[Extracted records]
Start of Block

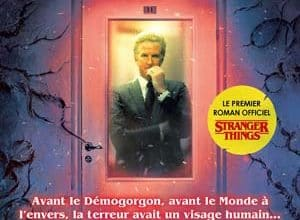 Gwenda Bond - Stranger Things - Suspicious Minds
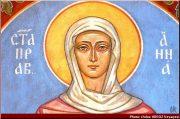 Sainte Nedelja Sofia Bulgarie icone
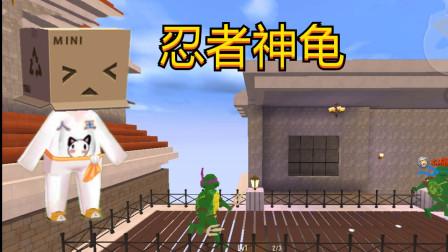 迷你世界:人王带上了绿帽子,变身忍者神龟,进下水道拯救世界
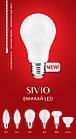 Светодиодная лампа SIVIO A60 10W, E27, 3000K, теплый белый, фото 5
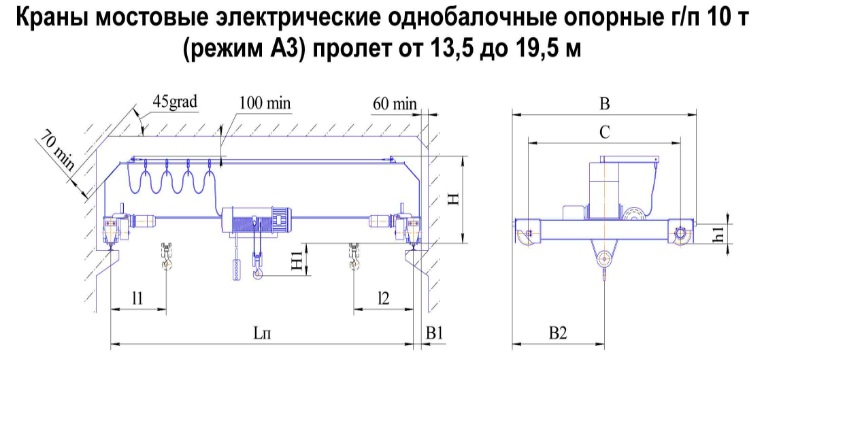 Схема кран-балки 10 гп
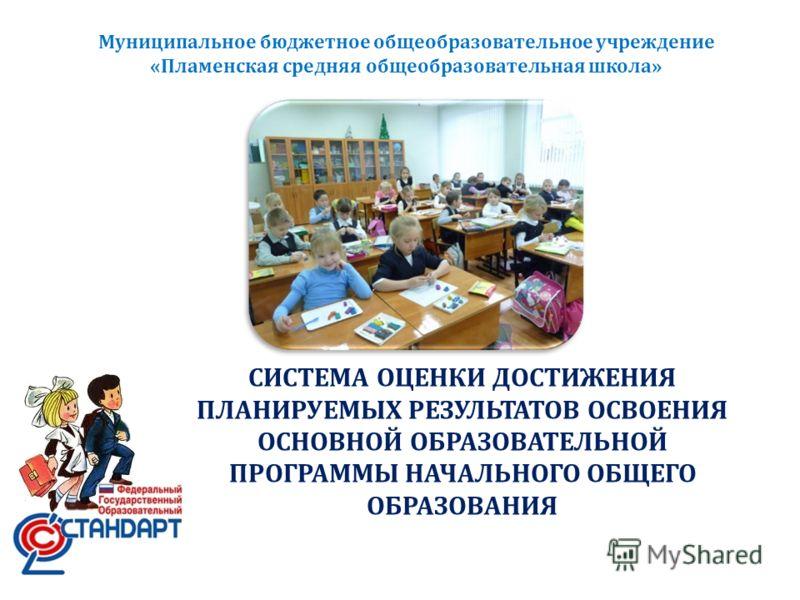 Муниципальное бюджетное общеобразовательное учреждение «Пламенская средняя общеобразовательная школа»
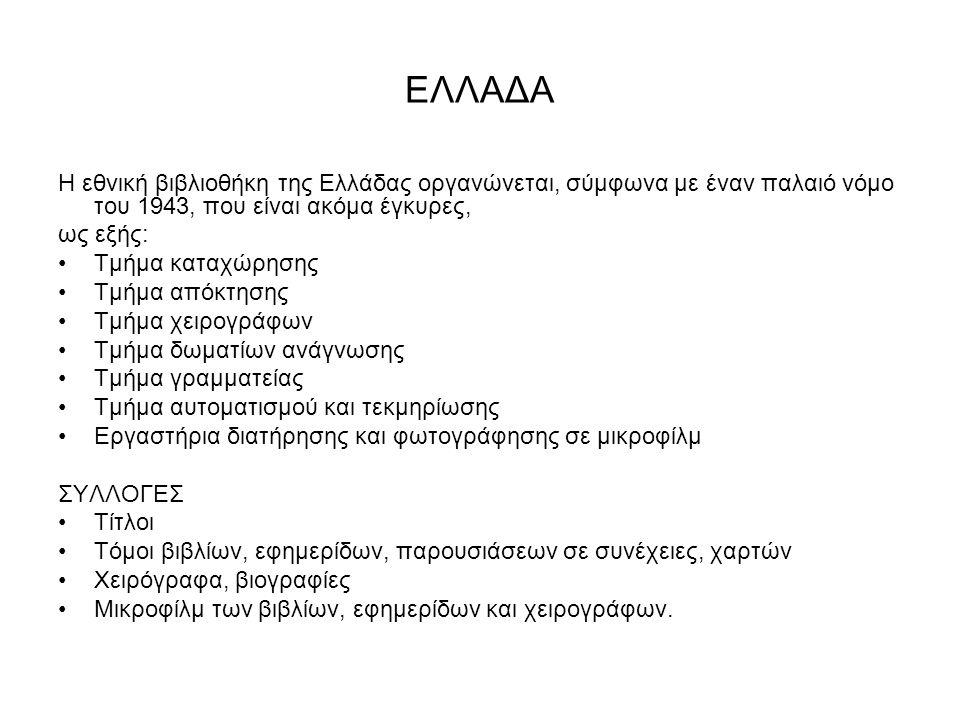 ΕΛΛΑΔΑ Η εθνική βιβλιοθήκη της Ελλάδας οργανώνεται, σύμφωνα με έναν παλαιό νόμο του 1943, που είναι ακόμα έγκυρες, ως εξής: Τμήμα καταχώρησης Τμήμα απ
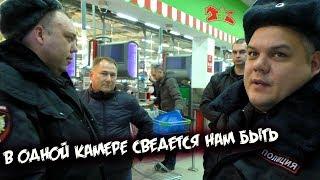 Доедайте Просрочку После Праздников / Управляющий Магазина Вызвал Полицию И Гбр На Покупателя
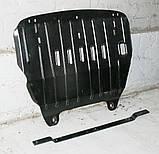 Защита картера двигателя и акпп Mini Countryman 2010-, фото 2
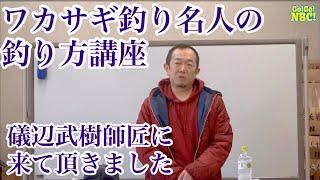 礒辺武樹師匠のワカサギ釣り講座 Go!Go!NBC!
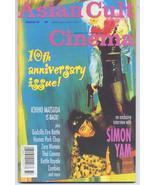 Asian Cult Cinema #33 10th Anniversary Issue Ichiho Matsuda Godzilla Fir... - $7.96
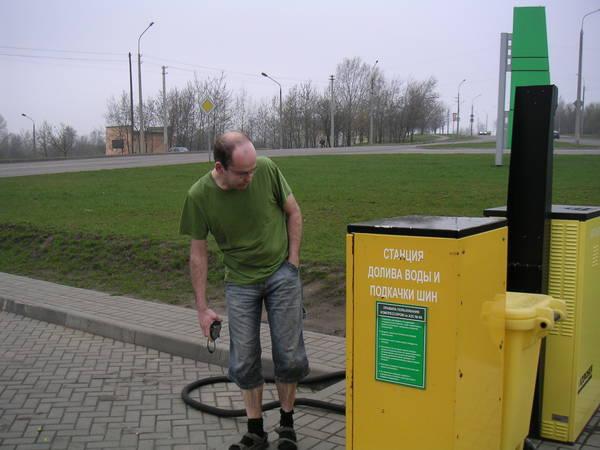 Минск: Михалыч осваивает белорусскую станцию долива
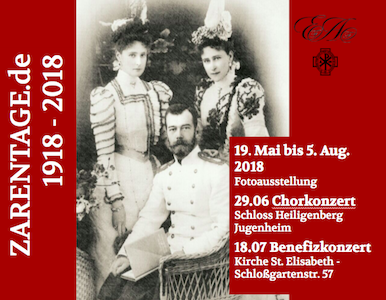 orthodoxes osterfest 2018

End of Block

*WORK TASK:*
Skip the pictures. Restate exactly the lines from the start of the entries through the line containing "礒辺武樹師匠のワカサギ釣り講座 Go!Go!NBC!", both ends included.

*EXPECTED ANSWER:*
 Gwenda Bond - Stranger Things - Suspicious Minds
 Sainte Nedelja Sofia Bulgarie icone
 迷你世界:人王带上了绿帽子,变身忍者神龟,进下水道拯救世界
 Светодиодная лампа SIVIO A60 10W, E27, 3000K, теплый белый, фото 5
 Схема кран-балки 10 гп
 Муниципальное бюджетное общеобразовательное учреждение «Пламенская средняя общеобразовательная школа»
 ΕΛΛΑΔΑ Η εθνική βιβλιοθήκη της Ελλάδας οργανώνεται, σύμφωνα με έναν παλαιό νόμο του 1943, που είναι ακόμα έγκυρες, ως εξής: Τμήμα καταχώρησης Τμήμα απ
 Доедайте Просрочку После Праздников / Управляющий Магазина Вызвал Полицию И Гбр На Покупателя
 Защита картера двигателя и акпп Mini Countryman 2010-, фото 2
 礒辺武樹師匠のワカサギ釣り講座 Go!Go!NBC!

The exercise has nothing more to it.